**DESCRIPTION OF THE TASK:** Pictures excluded, output the lines of the data below between the one holding "[리튬 패권의 미래]①美" and the one holding "1993-2003 Kawasaki ZZR1100", inclusive, exactly as they stand.

**INPUT FOR THIS TASK:**
[Start of section]

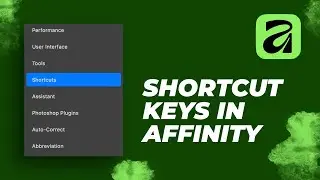 These Affinity 3 Keyboard Tricks Will Save You Hours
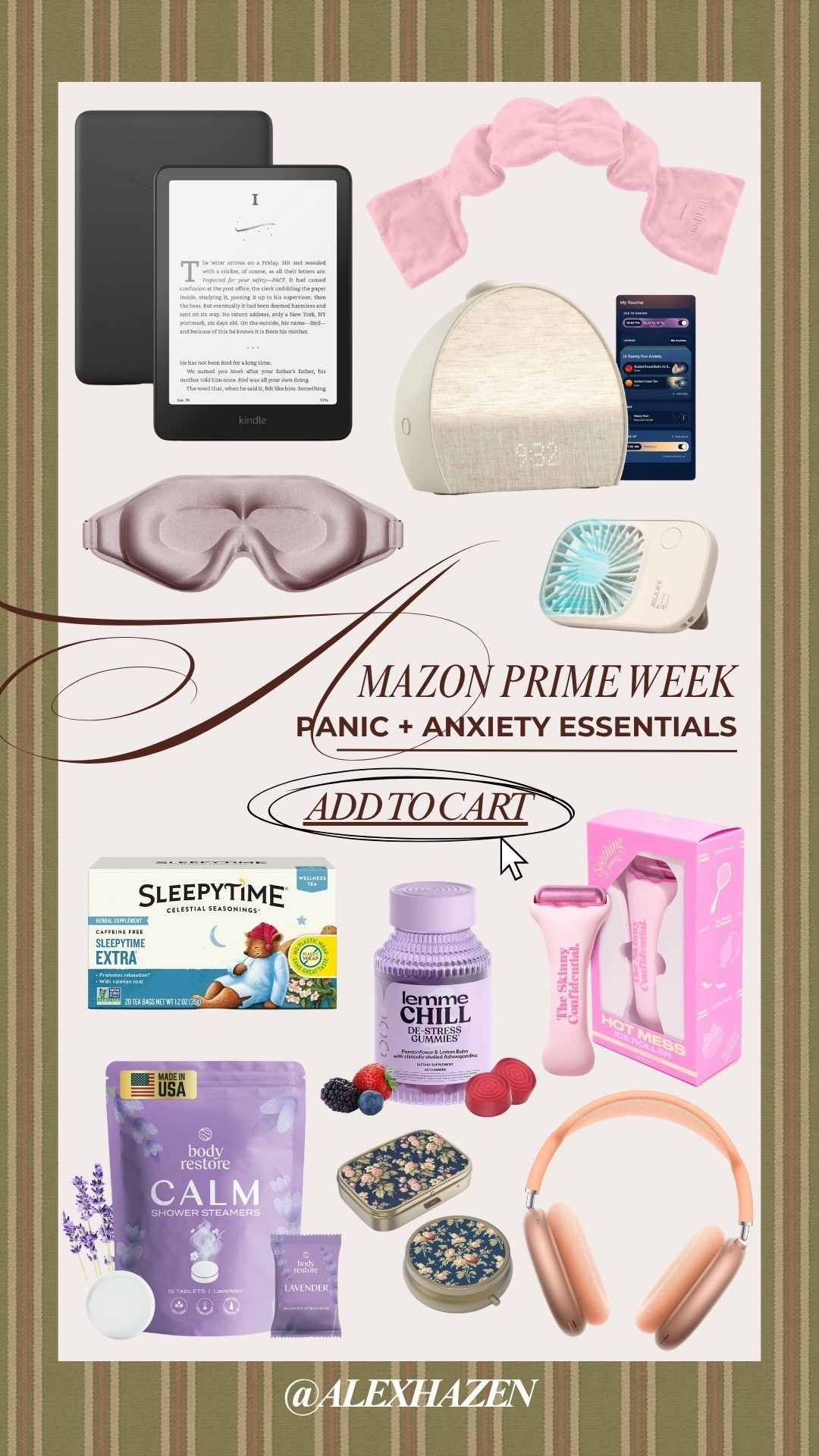 anxiety and panic essentials on sale for amazon prime day !! 

#LTKSaleAlert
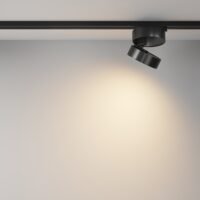 Spot LED Cerc pentru șină Maytoni Unity Onda 3000k 18W Negru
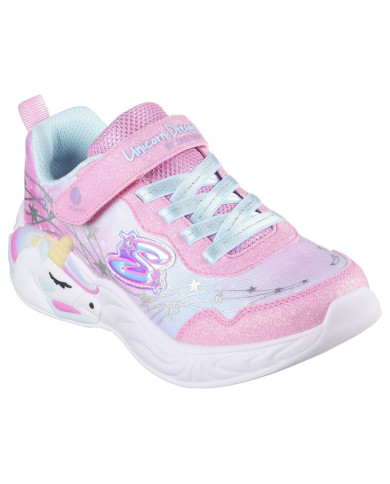 SNEAKERS SKECHERS BAMBINA UNICORN DREAMS - WIS 302299L PKTQ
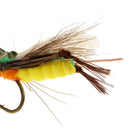 Dry Fly Grasshopper Floating Insect Flies Fishing Lure Artificial Bait Hook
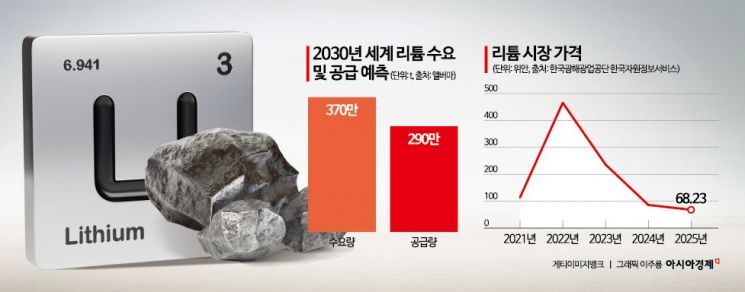 [리튬 패권의 미래]①美 리튬채굴 거절한 LG화학…전문가들 "자원안보 우려"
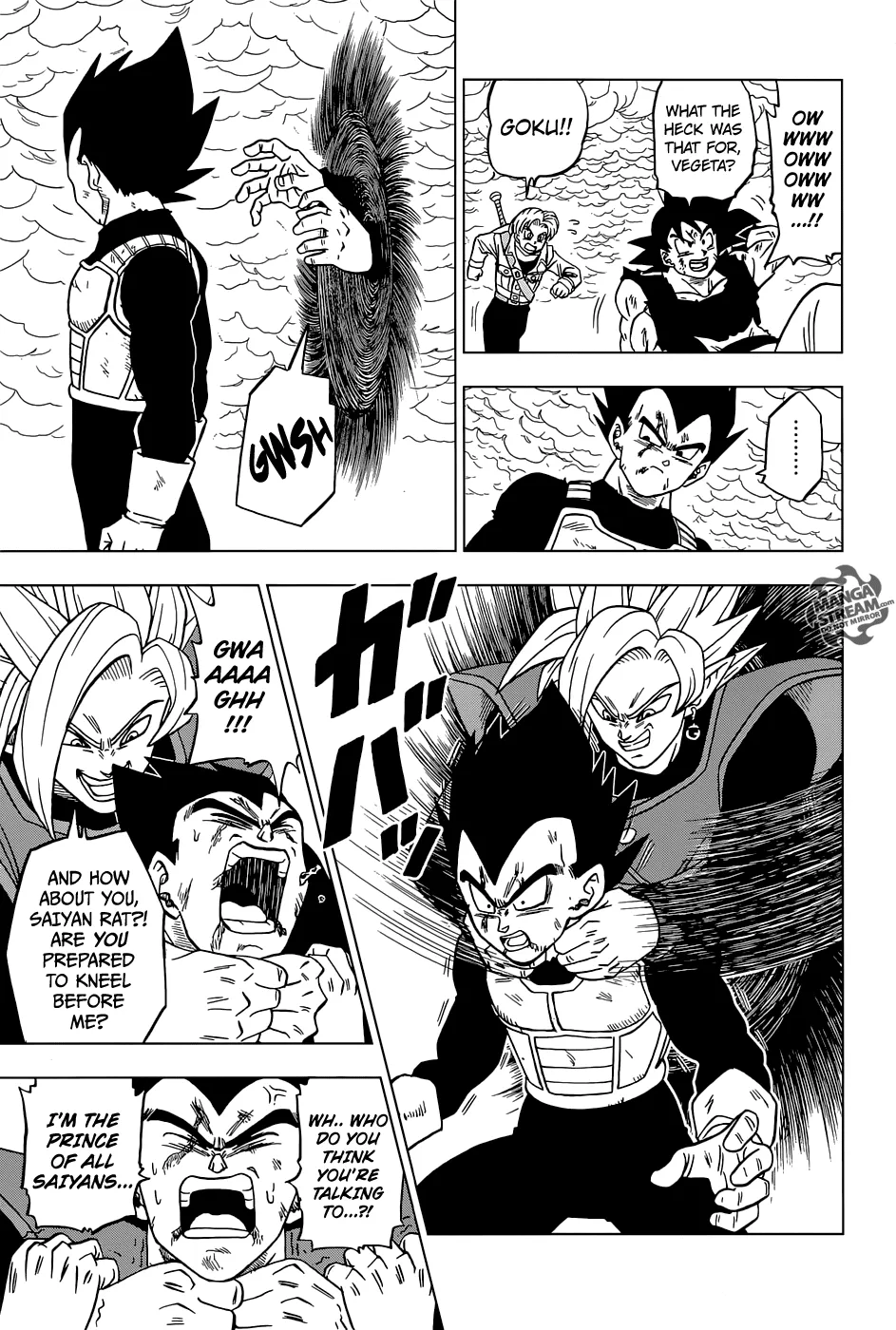 Dragon Ball Super Manga Chapter 24 page 19 - Son Goku's Evolution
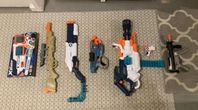 leksaksvapen typ nerf guns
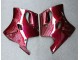 1993-2003 Kawasaki ZZR1100 Motorcycle Fairing - Dark Red Canada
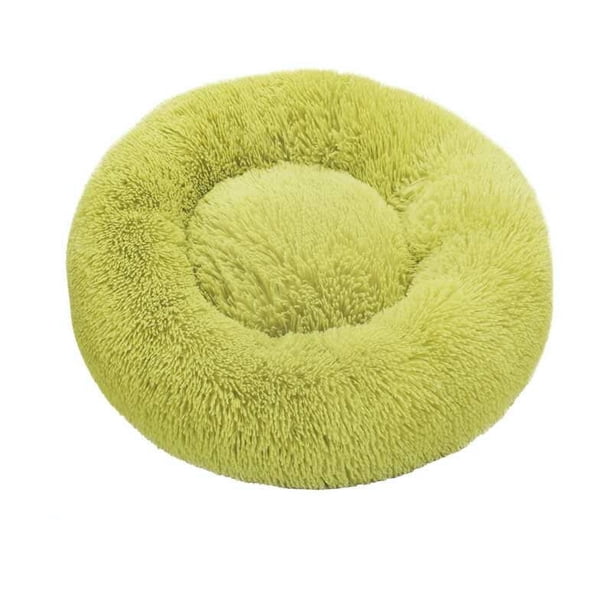 Camas redondas para gatos, casa de felpa suave y larga, la mejor cama para perros, cesta para perros, productos para mascotas, cojín, cama para gatos, alfombrilla para gatos, sofá para dormir de animales Tan Jianjun unisex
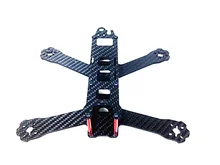 Drone Frame Carbon Fiber 210 250 Frame QAV210 250 Mini Quadcopter Drone Racing Crossing Frame with motor Protection Seat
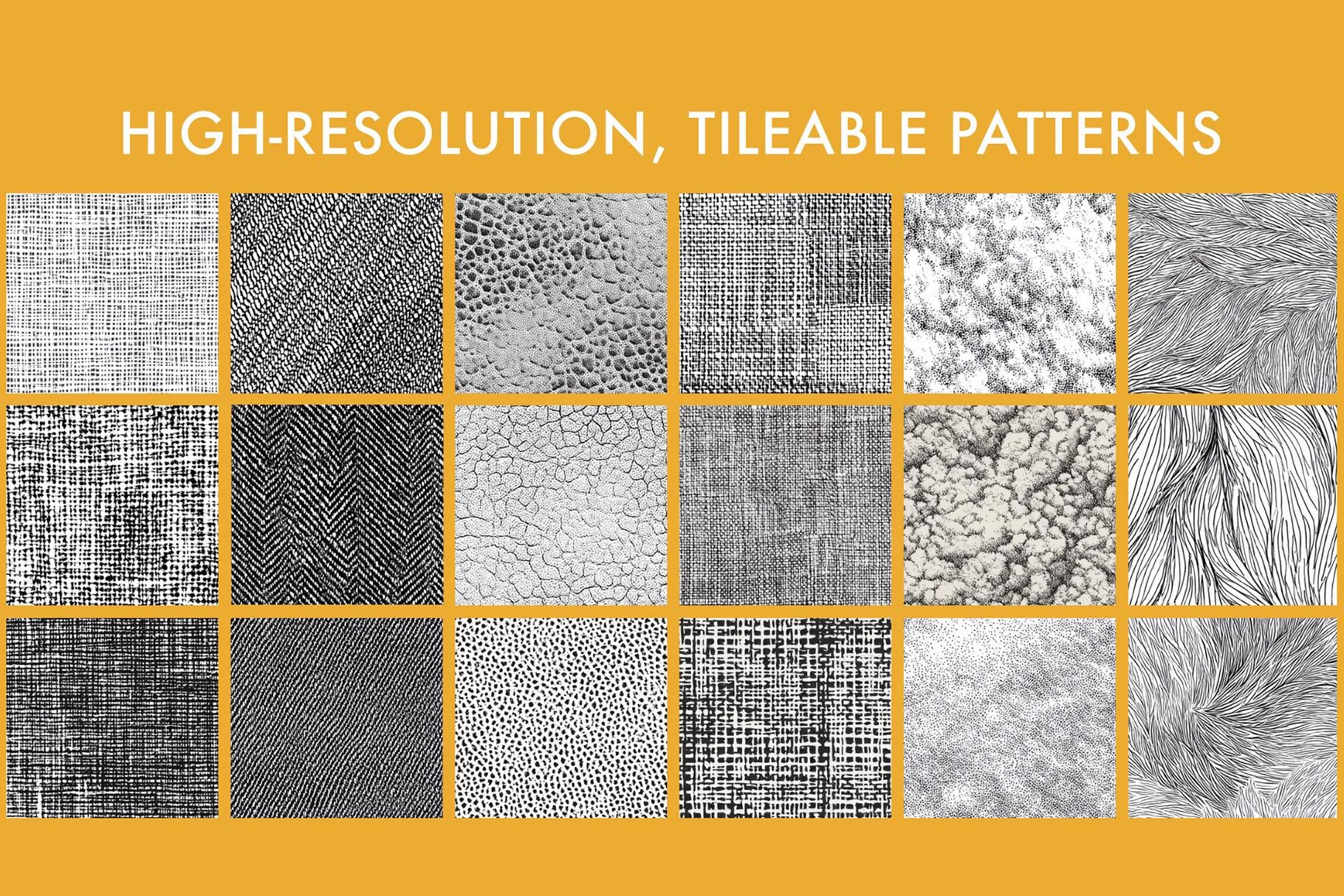 Fabric Brush Set | Procreate | Photoshop | CSP | Texture Brushes - Etsy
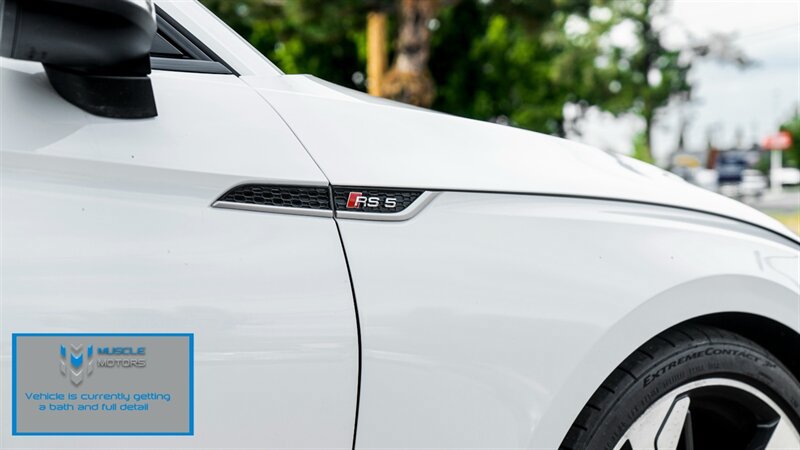 Used 2018 Audi RS 5 w/ Dynamic Package AWD/4WD image 12
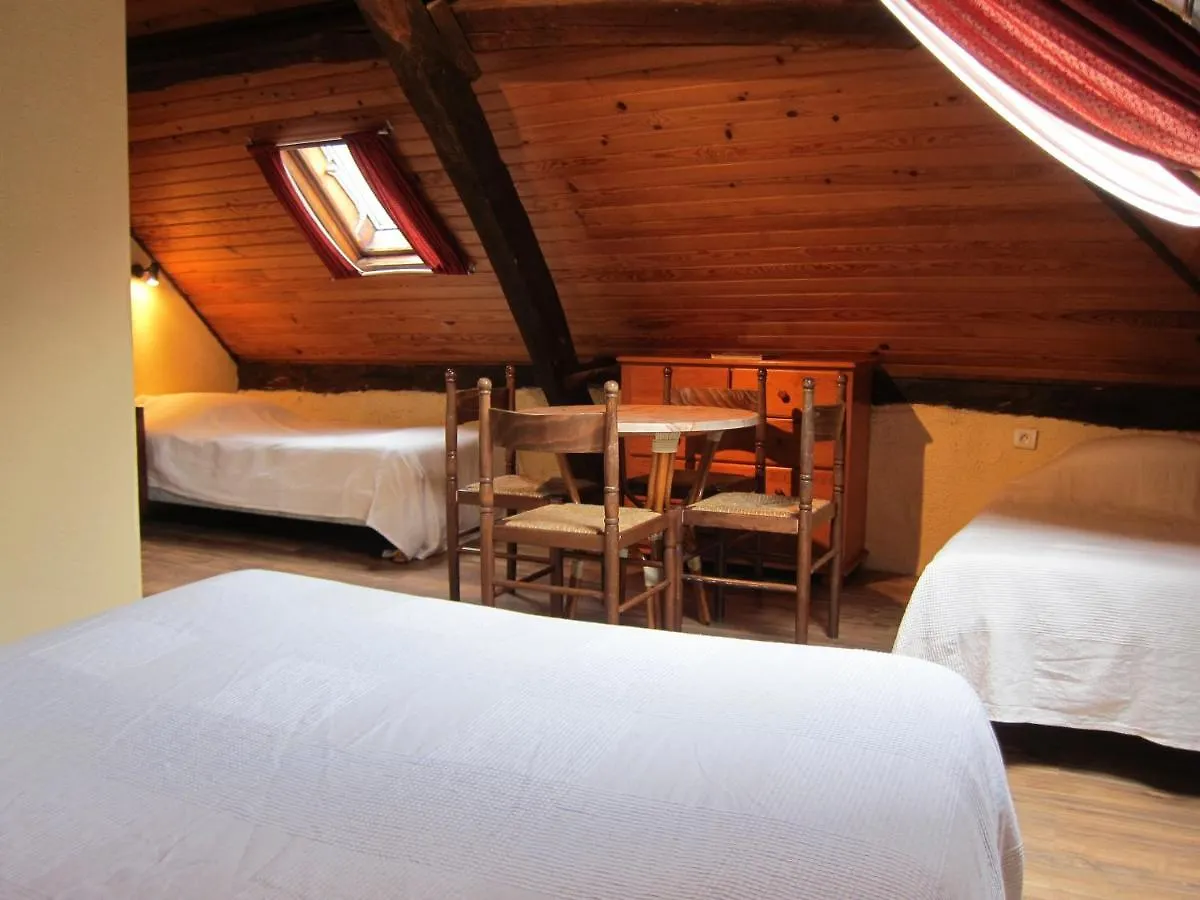 Hotel Auberge Des Deux Rivieres Seix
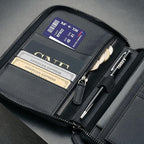 TORRO Travel Wallet – Genuine Leather Travel Organiser - Image 6
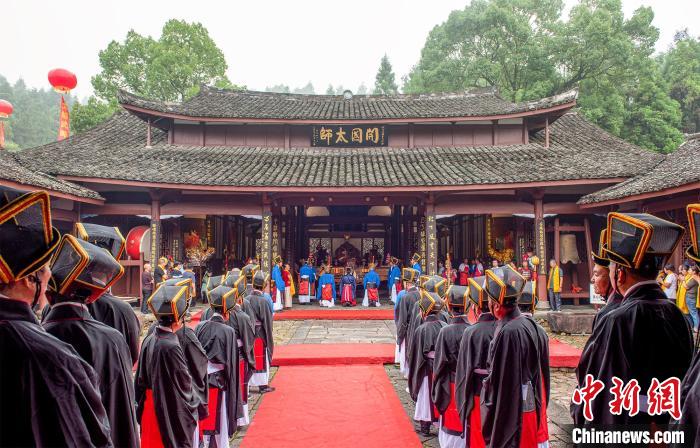 浙江文成“太公祭春祭”随“春节”进入世界非遗 彰显民俗魅力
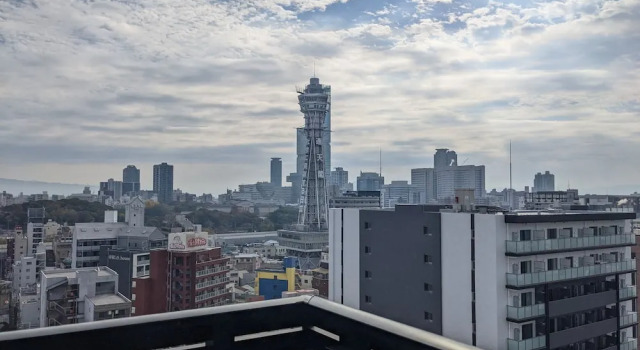 Четырёхместный номер Deluxe с видом на город ESLEAD HOTEL Namba South Ⅲ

[End of section]

**ANSWER BELOW:**
 [리튬 패권의 미래]①美 리튬채굴 거절한 LG화학…전문가들 "자원안보 우려"
 Dragon Ball Super Manga Chapter 24 page 19 - Son Goku's Evolution
 leksaksvapen typ nerf guns
 1993-2003 Kawasaki ZZR1100 Motorcycle Fairing - Dark Red Canada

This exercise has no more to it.